BEGIN EXCERPT PROVIDED

His parents both worked for Marks & Spencer before going on to work for themselves. His father, Percy, later qualified as a solicitor when he was 50.

==Career==
Richer's business career started at the age of 14 while he was still at school at Clifton College, Bristol, and he opened his first shop near London Bridge aged 19. This store in south London holds the Guinness record for the highest sales per square foot of any retail outlet in the world.

Richer in the past advised some organisations including Asda on staff motivation, customer service, cultural change, communications and suggestion schemes. In March 2018, Marks & Spencer announced that he was advising them on cultural change.

He has been awarded honorary doctorates by Kingston University and Bournemouth University in 2002, University of York and Open University in 2023, as well as University of Worcester in 2025.

Richer was appointed as a Lieutenant of the Royal Victorian Order (LVO) in 2007.

In November 2013, Richer announced to the press that he would bequeath 100% of the firm to a trust co-owned by employees of the company. In May 2019, Richer, then aged 60, announced that he had transferred ownership to employees by passing 60% of his shares to a trust, as well as separately paying each employee, excluding directors, a thank you bonus of £1,000 for every year of work to over 500 employees who had worked an average of 8 years each (circa £4 million).

In 2019, Richer was awarded the 'Outstanding Contribution to Retail' award by Retail Week magazine.

In 2020, What Hi-Fi? gave Richer their Outstanding Contribution award, stating "The man behind Richer Sounds, and much more, has made an undeniably positive mark on the UK hi-fi industry."

In 2022, Richer wrote a series of 31 articles for The Sunday Times in the business section, under the title "Julian Richer Sound Advice" and still contributes from time to time.

==Charitable interests==
15% of the profits from Richer Sounds are donated to charities.

Richer has a particular interest in supporting charities involved with issues such as human rights, animal welfare and social housing deprivation.

Richer founded ACTS435, which was launched in December 2009 by the Archbishop of York, Dr John Sentamu, who remains a patron.
Acts435 connects people in need with people who can donate. ACTS435 operates from about 600 locations, mostly churches but also Citizens Advice branches and debt counselling centres. Christians Against Poverty and the Trussell Trust are key partners. Over thirty thousand people have benefited from the charity (as of May 2021). The charity allows people to give directly to those in need, meaning that 100% of funds raised by Acts435 goes to the recipients.

He founded the charity ASB Help in 2013 which supports victims of anti-social behaviour. Baroness Newlove, Victims’ Commissioner, endorsed ASB Help soon after, commenting: "I am delighted that ASB Help has launched this service to help equip victims in the fight against anti-social behaviour." The charity’s website provides interactive guides, practical information and the necessary tools on how to effectively report anti-social behaviour. It helps over two thousand people per week.

He founded Richer Unsigned, a not-for-profit designed to promote the best undiscovered music the UK has to offer. Richer Unsigned supports and promotes musicians who may just be getting started, who have been in the industry a while or simply do not have a great label deal. It currently has over 3,000 artists featured on its website.

In 2017, Parallel Histories was launched, which Richer co-founded, with the aim of offering schools a way to teach both sides of contentious historical issues.

END EXCERPT PROVIDED

- TO DO
Please reproduce, word for word, the part of the text on Julian Richer from "In 2019, Richer" to "donated to charities.".

BEGIN GIVEN ENTRIES

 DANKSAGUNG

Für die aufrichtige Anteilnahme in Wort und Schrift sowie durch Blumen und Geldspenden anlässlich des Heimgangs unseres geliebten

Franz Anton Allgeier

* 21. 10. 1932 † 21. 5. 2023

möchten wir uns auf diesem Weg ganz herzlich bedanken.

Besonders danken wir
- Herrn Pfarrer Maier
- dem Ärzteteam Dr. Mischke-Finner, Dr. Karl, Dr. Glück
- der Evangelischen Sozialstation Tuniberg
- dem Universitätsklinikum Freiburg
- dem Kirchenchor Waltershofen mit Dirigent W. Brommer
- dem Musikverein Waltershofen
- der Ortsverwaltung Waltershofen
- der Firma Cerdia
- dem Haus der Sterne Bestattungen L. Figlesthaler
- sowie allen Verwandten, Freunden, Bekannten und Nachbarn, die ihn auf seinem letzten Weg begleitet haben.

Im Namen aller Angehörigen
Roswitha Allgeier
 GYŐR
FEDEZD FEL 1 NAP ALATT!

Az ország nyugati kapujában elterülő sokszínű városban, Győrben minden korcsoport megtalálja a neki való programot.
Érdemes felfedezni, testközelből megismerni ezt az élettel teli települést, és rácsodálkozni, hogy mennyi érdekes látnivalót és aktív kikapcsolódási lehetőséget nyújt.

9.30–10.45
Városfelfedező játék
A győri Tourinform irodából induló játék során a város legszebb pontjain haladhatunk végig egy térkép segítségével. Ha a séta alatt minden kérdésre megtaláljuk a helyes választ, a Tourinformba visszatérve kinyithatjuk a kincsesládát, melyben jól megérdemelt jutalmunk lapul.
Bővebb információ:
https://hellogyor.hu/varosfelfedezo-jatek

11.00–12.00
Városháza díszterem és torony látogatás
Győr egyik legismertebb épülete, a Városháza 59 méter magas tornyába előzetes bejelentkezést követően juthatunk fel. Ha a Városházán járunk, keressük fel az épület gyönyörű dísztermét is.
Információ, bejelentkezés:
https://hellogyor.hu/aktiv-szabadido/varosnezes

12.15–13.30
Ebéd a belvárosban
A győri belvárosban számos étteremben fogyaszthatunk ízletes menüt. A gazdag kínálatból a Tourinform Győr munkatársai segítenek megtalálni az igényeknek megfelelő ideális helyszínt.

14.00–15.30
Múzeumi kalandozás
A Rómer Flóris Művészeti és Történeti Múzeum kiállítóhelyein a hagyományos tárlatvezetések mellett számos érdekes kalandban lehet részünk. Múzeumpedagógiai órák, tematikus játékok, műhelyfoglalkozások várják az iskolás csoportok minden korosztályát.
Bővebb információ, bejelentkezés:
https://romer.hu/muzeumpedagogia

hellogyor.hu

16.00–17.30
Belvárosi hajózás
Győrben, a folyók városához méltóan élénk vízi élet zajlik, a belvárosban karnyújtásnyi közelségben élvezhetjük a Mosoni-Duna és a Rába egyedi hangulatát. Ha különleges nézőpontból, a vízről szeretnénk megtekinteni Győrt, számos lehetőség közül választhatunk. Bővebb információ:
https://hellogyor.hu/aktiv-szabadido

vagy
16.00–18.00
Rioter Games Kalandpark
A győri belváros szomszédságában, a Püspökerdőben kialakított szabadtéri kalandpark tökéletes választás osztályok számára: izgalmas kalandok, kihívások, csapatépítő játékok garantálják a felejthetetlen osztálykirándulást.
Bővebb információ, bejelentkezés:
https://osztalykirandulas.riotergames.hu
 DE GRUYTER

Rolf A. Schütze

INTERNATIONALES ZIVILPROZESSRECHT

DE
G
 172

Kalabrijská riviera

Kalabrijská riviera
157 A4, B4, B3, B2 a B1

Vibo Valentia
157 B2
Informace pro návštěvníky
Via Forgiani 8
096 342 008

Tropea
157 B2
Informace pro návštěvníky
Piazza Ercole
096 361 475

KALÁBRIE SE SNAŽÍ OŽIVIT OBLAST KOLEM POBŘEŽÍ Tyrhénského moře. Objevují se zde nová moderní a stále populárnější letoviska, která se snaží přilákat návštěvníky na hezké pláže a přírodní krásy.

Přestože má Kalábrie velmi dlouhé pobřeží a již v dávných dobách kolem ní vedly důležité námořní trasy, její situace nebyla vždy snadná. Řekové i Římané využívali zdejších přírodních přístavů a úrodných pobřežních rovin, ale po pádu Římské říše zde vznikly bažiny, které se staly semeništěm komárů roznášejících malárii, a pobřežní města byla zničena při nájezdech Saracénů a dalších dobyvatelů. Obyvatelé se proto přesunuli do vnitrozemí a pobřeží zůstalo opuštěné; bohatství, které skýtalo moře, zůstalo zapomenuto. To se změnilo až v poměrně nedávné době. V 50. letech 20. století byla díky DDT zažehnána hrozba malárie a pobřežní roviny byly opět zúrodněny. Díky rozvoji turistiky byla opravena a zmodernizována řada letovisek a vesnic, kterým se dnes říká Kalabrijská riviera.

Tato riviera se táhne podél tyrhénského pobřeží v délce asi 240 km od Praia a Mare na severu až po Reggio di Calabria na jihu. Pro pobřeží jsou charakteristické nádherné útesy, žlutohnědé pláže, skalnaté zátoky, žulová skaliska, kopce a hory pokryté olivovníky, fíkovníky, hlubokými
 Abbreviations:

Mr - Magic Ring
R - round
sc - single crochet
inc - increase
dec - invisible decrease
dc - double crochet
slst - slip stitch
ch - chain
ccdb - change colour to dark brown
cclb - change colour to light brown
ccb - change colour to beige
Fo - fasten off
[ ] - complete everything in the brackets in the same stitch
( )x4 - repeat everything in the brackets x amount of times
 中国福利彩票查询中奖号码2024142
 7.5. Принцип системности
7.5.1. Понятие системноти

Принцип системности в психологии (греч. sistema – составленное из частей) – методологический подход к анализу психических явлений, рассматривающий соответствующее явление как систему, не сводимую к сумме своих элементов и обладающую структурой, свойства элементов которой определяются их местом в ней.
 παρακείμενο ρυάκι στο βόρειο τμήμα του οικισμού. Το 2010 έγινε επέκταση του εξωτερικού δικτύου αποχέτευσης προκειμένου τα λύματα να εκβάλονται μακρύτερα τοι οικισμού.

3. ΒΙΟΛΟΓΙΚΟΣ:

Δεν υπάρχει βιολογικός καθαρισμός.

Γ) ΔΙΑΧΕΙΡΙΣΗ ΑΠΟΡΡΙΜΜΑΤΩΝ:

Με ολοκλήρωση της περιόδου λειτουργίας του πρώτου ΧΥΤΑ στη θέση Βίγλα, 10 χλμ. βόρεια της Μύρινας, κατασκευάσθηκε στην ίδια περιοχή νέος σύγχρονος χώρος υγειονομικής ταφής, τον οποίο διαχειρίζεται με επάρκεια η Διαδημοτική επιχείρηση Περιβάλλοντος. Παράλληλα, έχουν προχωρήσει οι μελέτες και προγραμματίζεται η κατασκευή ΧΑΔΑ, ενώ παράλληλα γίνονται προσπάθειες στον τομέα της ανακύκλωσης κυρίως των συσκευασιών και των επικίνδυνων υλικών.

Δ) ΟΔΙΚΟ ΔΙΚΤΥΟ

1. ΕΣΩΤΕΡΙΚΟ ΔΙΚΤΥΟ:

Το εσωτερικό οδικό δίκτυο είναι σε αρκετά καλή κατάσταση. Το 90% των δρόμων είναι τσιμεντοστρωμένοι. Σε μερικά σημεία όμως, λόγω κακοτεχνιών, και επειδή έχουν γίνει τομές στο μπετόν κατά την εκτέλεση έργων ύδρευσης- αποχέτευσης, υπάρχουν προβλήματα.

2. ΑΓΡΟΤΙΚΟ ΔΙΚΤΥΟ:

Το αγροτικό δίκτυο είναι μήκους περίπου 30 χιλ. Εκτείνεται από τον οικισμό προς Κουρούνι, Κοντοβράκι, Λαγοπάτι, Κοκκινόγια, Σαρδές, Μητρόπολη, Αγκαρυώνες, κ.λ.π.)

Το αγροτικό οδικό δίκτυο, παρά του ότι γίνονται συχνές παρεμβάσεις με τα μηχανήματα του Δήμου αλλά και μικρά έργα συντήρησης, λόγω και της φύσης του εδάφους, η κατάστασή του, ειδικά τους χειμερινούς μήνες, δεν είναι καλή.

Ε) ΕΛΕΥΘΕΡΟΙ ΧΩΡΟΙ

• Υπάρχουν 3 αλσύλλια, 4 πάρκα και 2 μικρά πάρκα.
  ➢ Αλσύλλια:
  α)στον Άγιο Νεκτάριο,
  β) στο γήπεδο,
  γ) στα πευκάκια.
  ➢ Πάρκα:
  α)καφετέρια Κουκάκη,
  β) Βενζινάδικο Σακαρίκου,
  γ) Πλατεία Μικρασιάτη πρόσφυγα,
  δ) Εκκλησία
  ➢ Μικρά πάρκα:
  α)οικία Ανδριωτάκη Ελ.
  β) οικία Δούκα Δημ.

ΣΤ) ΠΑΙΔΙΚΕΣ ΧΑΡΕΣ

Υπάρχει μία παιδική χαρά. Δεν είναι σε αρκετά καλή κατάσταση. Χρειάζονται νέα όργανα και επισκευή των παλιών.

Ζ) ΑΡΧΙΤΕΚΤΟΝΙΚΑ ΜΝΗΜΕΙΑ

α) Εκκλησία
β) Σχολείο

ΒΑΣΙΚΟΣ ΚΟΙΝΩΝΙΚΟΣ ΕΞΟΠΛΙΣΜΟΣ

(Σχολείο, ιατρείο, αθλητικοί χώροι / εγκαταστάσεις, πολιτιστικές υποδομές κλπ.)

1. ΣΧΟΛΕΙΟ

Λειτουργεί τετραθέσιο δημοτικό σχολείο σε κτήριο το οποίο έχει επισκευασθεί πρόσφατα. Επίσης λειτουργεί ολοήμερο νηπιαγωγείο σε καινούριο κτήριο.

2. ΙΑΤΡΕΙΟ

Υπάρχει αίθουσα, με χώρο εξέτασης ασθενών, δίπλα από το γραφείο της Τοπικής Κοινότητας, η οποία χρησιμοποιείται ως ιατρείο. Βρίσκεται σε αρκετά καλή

END GIVEN ENTRIES

- EXPECTED ANSWER
In 2019, Richer was awarded the 'Outstanding Contribution to Retail' award by Retail Week magazine.

In 2020, What Hi-Fi? gave Richer their Outstanding Contribution award, stating "The man behind Richer Sounds, and much more, has made an undeniably positive mark on the UK hi-fi industry."

In 2022, Richer wrote a series of 31 articles for The Sunday Times in the business section, under the title "Julian Richer Sound Advice" and still contributes from time to time.

==Charitable interests==
15% of the profits from Richer Sounds are donated to charities.